Dunwoody Office Complex, Cornwells Heights, PA, Saturday, September 14, 1991 • 11:56 p.m.
A lone brown rat inched its way along the baseboard of the deserted hallway. After a small feast of potato-chip crumbs, scavenged from a half-empty bag, the rat was sated, and looking for a way out of the building, into more familiar surroundings.
The sound of approaching footsteps made it scurry and cower in the shadow of a heat register. But the footsteps soon receded down an intersecting hallway, and the rat hesitated only for a moment before continuing along the edge of the carpeted floor.
As it came near the doorway to office No. 201, it nosed the air, contemplating the thin wisps of smoke drifting from the shiny, aluminum ashtray, remnants of the guard’s half-finished cigarette. The rat paused, confused. Then an echoing clank from the double doors at the end of the hall sent a panic through the rodent, and it dashed between the tall, cylindrical ashtray and Dr.
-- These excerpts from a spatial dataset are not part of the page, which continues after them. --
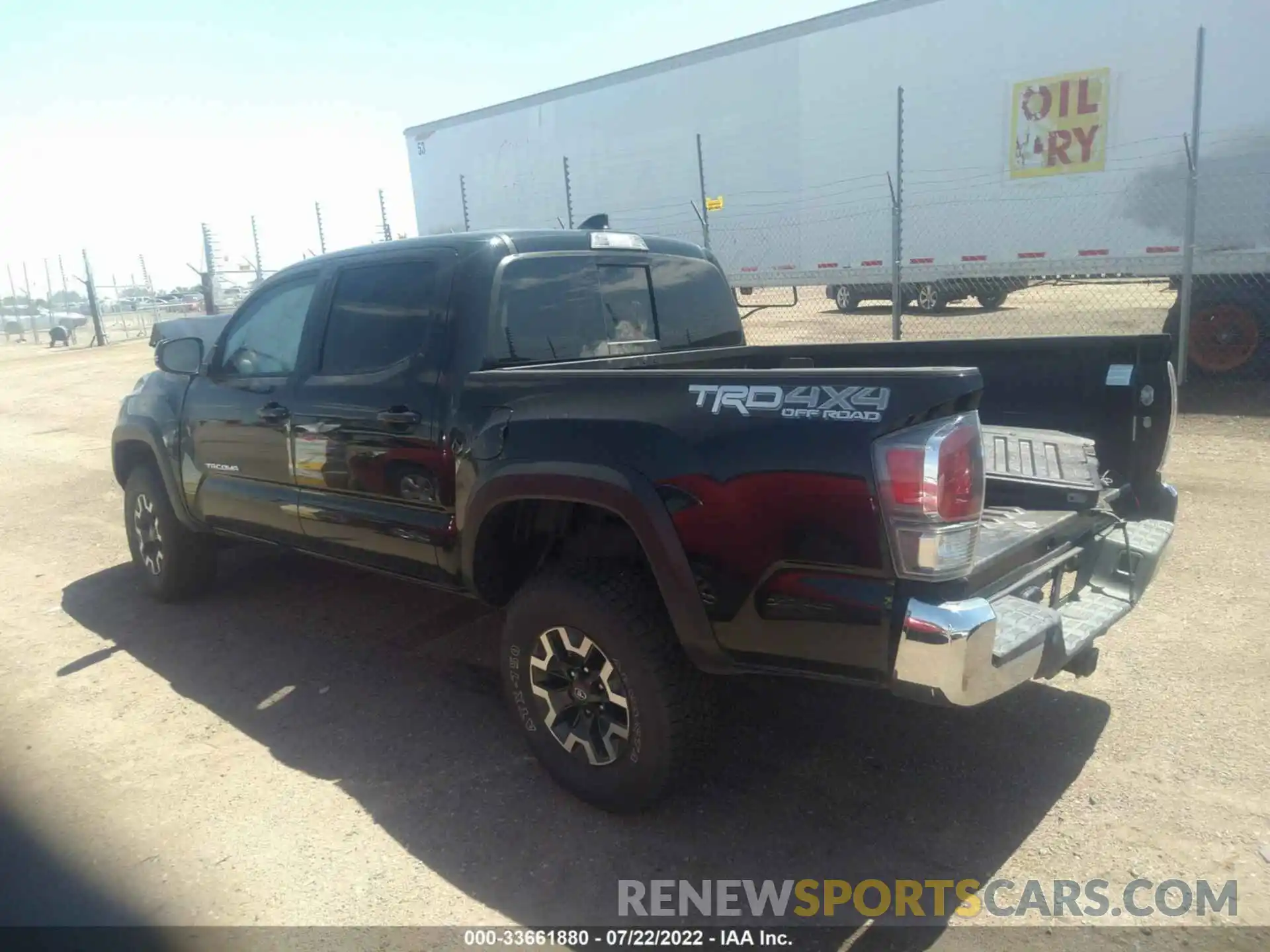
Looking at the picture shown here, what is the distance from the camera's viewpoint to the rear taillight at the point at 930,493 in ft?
7.82

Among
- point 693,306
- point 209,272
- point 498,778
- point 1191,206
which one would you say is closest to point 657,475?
point 498,778

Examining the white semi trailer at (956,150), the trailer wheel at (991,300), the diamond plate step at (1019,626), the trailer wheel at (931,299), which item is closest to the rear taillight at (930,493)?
the diamond plate step at (1019,626)

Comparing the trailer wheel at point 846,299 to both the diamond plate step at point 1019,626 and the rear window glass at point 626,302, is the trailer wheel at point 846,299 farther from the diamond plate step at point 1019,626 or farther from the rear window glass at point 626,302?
the diamond plate step at point 1019,626

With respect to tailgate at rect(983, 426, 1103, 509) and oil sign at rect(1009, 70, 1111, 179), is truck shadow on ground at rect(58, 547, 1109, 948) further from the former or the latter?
oil sign at rect(1009, 70, 1111, 179)

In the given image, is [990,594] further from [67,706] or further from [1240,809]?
[67,706]

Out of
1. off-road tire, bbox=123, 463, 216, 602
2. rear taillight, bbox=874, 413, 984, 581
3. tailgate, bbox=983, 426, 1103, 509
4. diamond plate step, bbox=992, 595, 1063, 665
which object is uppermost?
rear taillight, bbox=874, 413, 984, 581

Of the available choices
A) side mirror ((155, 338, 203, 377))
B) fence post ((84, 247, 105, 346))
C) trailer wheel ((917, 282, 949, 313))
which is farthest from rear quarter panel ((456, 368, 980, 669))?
fence post ((84, 247, 105, 346))

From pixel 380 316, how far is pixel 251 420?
1.05m

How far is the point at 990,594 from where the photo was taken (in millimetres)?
2721

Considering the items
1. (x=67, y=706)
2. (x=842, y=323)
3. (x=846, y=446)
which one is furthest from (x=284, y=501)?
(x=842, y=323)

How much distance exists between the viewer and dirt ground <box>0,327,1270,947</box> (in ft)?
9.37

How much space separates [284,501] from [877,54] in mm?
10226

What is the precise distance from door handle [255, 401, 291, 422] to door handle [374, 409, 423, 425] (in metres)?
0.76

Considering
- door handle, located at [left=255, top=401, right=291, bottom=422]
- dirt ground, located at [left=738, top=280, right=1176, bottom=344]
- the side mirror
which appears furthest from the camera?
dirt ground, located at [left=738, top=280, right=1176, bottom=344]
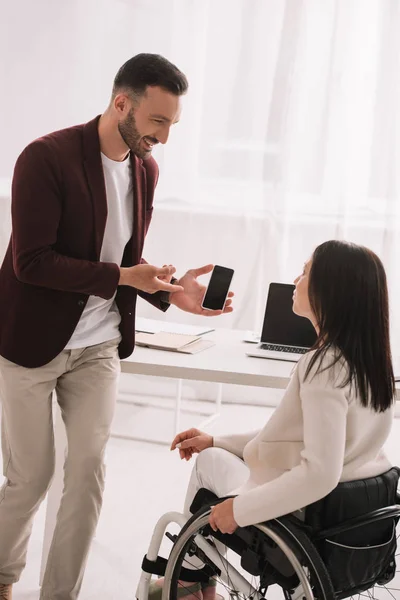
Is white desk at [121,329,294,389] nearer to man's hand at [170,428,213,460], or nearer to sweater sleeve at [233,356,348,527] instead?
man's hand at [170,428,213,460]

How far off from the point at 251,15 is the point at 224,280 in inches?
88.4

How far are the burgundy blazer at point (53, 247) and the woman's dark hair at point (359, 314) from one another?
0.55 metres

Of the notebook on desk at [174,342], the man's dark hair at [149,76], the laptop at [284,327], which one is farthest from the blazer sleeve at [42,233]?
the laptop at [284,327]

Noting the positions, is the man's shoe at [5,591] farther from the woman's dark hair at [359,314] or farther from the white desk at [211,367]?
the woman's dark hair at [359,314]

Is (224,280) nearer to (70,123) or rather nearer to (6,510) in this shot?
(6,510)

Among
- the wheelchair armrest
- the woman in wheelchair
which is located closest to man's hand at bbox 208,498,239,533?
the woman in wheelchair

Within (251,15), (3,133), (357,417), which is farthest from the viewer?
(3,133)

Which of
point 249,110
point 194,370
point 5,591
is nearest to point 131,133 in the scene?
point 194,370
Weisz’s office door. The top-heavy receptacle wobbled and fell, knocking bits of glowing tobacco onto the polypropylene carpet along the threshold of the dentist’s door.
At that moment, the building’s ventilation system kicked on, cycling fresh air one last time before shutting down for the night. Soon a cool, steady breeze was drawn into the knife-thin space between the threshold and the door, fanning the cigarette ashes into a bright, glowing orange. Strands of the low-pile carpet began to wilt and smolder, sending acrid wisps of greenish smoke curling into the office. The emergent embers extended their reach into the office and searched for convenient fuel – scattered magazines and children’s coloring books that had not been picked up by the receptionist that evening.
The nearest smoke detector, mounted on the ceiling many feet behind the front desk, would not announce the fire for a good ten minutes.